The purpose of nursing management of COPD are:
  1. Touch ups the ability of people with the symptoms not only in the acute phase, but also the chronic phase.
  2. Improve the ability of patients in performing daily activities.
  3. Reducing the rate of progression of disease if the disease can be detected early.

Nursing management of COPD in the elderly are as follows:
  1. Eliminate the etiologic factors / precipitation, for example, immediately stop smoking, avoid air pollution.
  2. Cleaning bronchial secretions, with the help of a variety of ways.
  3. Eradicate the infection with antimicrobial. If there is no antimicrobial infection need not be given. Provision should be appropriate antimicrobials according to the germs that cause infections according to the results of sensitivity testing or empirical treatment.
  4. Overcome bronchospasm with bronchodilator drugs. The use of corticosteroids to resolve the inflammatory process (bronchospasm) remains controversial.
  5. Symptomatic treatment.
  6. Treatment of the complications that arise.

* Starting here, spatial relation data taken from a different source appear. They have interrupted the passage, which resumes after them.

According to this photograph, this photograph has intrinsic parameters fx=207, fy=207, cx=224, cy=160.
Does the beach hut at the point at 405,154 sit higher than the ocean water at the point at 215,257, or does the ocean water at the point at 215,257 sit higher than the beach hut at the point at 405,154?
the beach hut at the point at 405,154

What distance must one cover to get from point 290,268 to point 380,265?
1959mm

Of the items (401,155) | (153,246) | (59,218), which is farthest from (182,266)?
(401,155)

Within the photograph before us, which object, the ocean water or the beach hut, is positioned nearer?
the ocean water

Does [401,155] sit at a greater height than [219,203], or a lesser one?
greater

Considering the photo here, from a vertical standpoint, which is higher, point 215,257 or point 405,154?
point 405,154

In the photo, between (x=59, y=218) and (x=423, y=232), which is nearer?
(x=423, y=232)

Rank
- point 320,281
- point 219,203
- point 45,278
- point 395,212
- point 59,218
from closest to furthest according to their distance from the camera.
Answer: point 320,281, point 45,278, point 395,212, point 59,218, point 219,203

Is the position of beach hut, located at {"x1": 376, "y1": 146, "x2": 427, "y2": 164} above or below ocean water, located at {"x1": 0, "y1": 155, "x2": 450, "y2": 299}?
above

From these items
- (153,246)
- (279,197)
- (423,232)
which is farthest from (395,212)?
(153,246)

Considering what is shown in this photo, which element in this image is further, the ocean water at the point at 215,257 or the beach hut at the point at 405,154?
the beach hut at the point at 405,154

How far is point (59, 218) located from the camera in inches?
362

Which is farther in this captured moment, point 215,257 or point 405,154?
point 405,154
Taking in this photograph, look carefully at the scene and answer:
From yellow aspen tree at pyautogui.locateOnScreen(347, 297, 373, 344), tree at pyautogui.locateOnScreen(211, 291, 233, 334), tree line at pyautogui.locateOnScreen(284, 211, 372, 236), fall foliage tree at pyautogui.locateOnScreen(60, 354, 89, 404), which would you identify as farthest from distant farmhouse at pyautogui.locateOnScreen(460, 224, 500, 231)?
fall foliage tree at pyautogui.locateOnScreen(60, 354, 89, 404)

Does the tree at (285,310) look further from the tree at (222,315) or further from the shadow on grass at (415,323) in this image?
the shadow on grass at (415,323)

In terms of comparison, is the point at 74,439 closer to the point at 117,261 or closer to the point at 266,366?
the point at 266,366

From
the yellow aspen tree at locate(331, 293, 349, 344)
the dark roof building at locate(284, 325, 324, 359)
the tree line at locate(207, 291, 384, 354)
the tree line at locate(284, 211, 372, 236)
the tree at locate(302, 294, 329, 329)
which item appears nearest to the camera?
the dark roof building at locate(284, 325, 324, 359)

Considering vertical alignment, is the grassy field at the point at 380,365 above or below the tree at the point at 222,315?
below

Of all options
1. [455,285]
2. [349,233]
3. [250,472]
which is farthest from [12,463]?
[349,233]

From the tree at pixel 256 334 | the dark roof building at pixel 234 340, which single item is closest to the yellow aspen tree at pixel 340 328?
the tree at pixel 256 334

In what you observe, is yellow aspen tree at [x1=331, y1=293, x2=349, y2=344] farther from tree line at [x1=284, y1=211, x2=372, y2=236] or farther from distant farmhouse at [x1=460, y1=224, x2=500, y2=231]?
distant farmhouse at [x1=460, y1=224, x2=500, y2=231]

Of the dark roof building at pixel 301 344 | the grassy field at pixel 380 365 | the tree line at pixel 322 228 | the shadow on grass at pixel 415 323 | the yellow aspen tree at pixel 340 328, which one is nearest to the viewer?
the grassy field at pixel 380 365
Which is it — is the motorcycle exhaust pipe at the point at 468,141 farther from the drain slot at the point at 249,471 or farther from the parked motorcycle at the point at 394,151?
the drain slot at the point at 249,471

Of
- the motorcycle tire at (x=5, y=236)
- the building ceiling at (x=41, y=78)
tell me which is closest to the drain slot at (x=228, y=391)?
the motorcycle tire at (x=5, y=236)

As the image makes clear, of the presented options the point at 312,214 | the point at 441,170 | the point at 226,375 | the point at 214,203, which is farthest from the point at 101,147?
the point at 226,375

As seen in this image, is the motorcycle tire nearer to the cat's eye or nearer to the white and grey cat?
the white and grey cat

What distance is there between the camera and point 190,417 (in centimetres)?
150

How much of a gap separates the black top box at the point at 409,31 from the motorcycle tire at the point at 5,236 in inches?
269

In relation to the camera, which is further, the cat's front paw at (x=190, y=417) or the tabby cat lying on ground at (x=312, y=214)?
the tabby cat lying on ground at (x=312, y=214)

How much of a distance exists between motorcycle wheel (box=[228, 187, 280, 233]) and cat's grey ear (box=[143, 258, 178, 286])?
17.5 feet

  7. Oxygen treatment, for those who need. Oxygen should be administered with a slow flow of 1-2 liters / minute.
Rehabilitation actions that include:
  1. Physiotherapy, mainly aims to help the bronchial secret spending.
  2. Breathing exercises, to train the patient in order to make the most effective breathing.
  3. Exercise with weights given sport, in order to restore physical fitness.
  4. Vocational guidance, the work done against the patient can re-do their previous occupation.